## Given data:
□ □ □ □

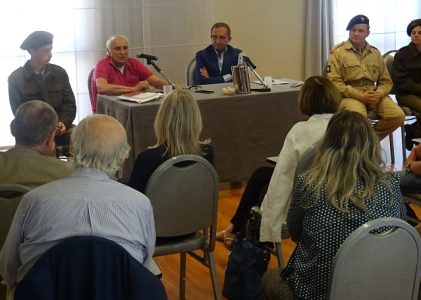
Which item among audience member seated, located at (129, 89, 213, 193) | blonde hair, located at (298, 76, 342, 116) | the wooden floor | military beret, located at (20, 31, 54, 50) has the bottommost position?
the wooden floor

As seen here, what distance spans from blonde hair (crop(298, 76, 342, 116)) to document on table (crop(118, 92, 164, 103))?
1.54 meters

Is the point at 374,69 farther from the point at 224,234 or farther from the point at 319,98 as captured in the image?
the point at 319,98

□ □ □ □

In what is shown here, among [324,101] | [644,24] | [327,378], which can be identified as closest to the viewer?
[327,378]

□ □ □ □

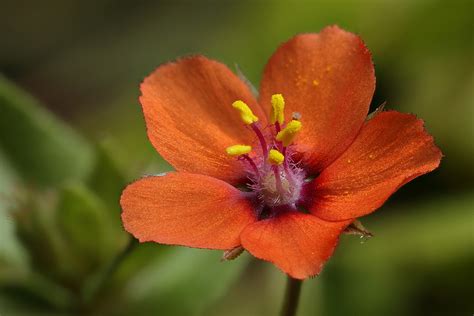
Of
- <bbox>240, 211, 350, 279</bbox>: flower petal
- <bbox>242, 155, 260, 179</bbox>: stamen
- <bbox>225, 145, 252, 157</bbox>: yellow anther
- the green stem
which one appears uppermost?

□ □ □ □

## What you are asked to do:
Collect each line of the data above that contains the word "among". Uppercase and lowercase letters count as different.

## Written answer:
Which item among audience member seated, located at (129, 89, 213, 193) | blonde hair, located at (298, 76, 342, 116) | the wooden floor | military beret, located at (20, 31, 54, 50) has the bottommost position?
In what is shown here, among [324,101] | [644,24] | [327,378], which can be identified as closest to the viewer?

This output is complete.